**PROBLEM TO SOLVE:**
Please copy out the rows starting at the line that contains "How great is" and ending at the line that contains "Between the tripod", leaving out nothing in that span. Multiply every distance in the answers by 1.95 and round to whole numbers, halves up, without changing any other text.

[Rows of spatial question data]
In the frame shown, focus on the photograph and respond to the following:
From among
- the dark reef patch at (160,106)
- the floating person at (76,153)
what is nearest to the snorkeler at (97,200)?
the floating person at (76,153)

--

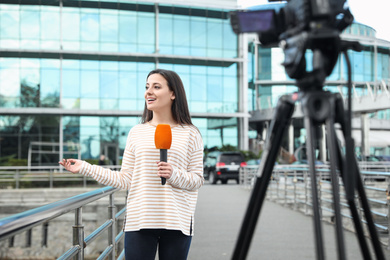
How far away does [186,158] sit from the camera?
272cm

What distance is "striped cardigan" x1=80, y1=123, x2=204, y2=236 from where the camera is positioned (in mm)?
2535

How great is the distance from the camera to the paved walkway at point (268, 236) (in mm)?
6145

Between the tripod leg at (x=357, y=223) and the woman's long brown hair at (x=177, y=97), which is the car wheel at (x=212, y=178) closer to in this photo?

**RESPONSE TO THE TASK:**
How great is the distance from the camera to the paved walkway at point (268, 236) (in mm)?
11983

Between the tripod leg at (x=357, y=223) and the woman's long brown hair at (x=177, y=97), which is the car wheel at (x=212, y=178) closer to in this photo?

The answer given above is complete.